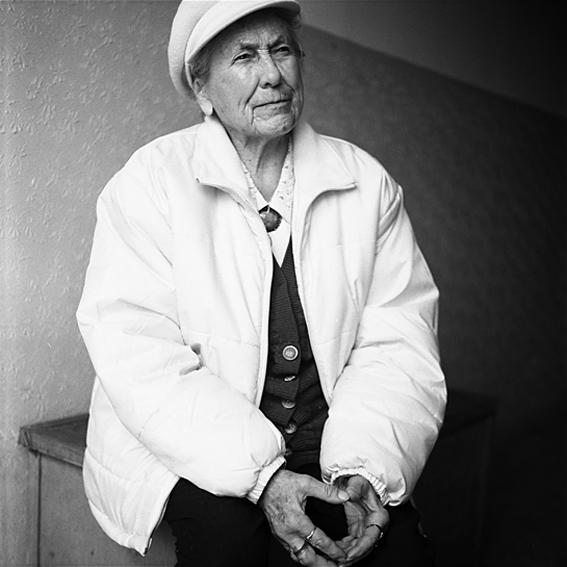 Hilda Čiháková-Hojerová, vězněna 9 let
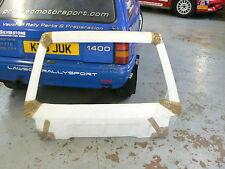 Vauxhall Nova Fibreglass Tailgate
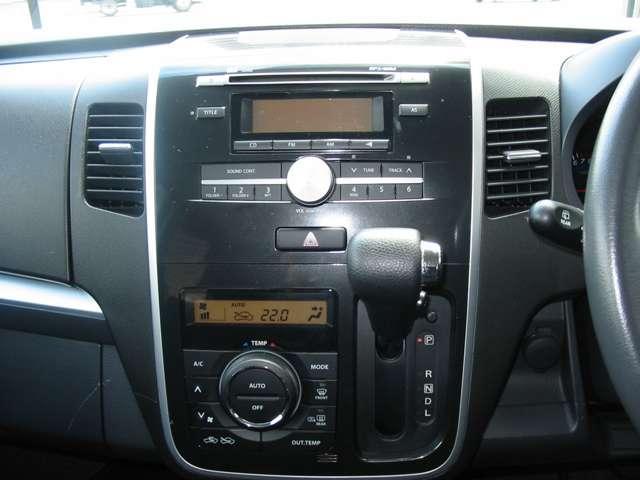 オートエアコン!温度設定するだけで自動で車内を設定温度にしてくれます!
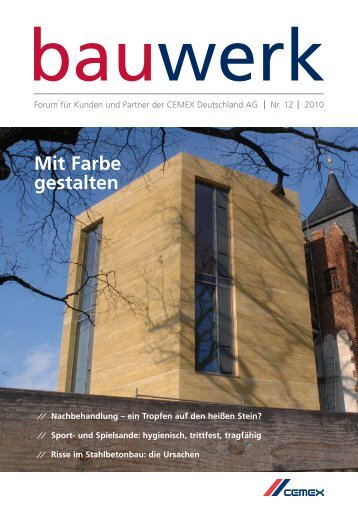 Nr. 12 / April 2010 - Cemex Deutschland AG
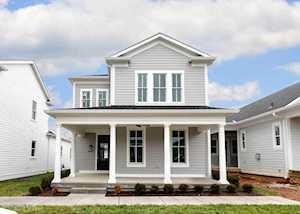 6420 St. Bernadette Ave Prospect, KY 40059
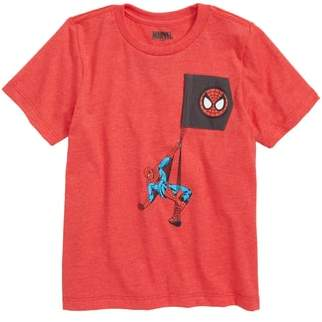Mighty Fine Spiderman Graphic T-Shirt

◆ ◆ ◆ ◆ ◆

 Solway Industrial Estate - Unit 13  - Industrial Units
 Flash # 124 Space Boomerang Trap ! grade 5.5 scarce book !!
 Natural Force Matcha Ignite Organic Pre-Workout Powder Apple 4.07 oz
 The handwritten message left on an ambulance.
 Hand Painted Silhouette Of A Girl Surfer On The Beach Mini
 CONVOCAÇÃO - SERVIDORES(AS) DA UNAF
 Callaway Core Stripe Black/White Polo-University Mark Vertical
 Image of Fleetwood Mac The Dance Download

◆ ◆ ◆ ◆ ◆

WHAT NEEDS TO BE DONE
Within the material above, output exactly the lines from the one with "The handwritten message" through the one with "Image of Fleetwood Mac The Dance Download", end lines included, and nothing besides.

ANSWER FOR THIS EXERCISE
 The handwritten message left on an ambulance.
 Hand Painted Silhouette Of A Girl Surfer On The Beach Mini
 CONVOCAÇÃO - SERVIDORES(AS) DA UNAF
 Callaway Core Stripe Black/White Polo-University Mark Vertical
 Image of Fleetwood Mac The Dance Download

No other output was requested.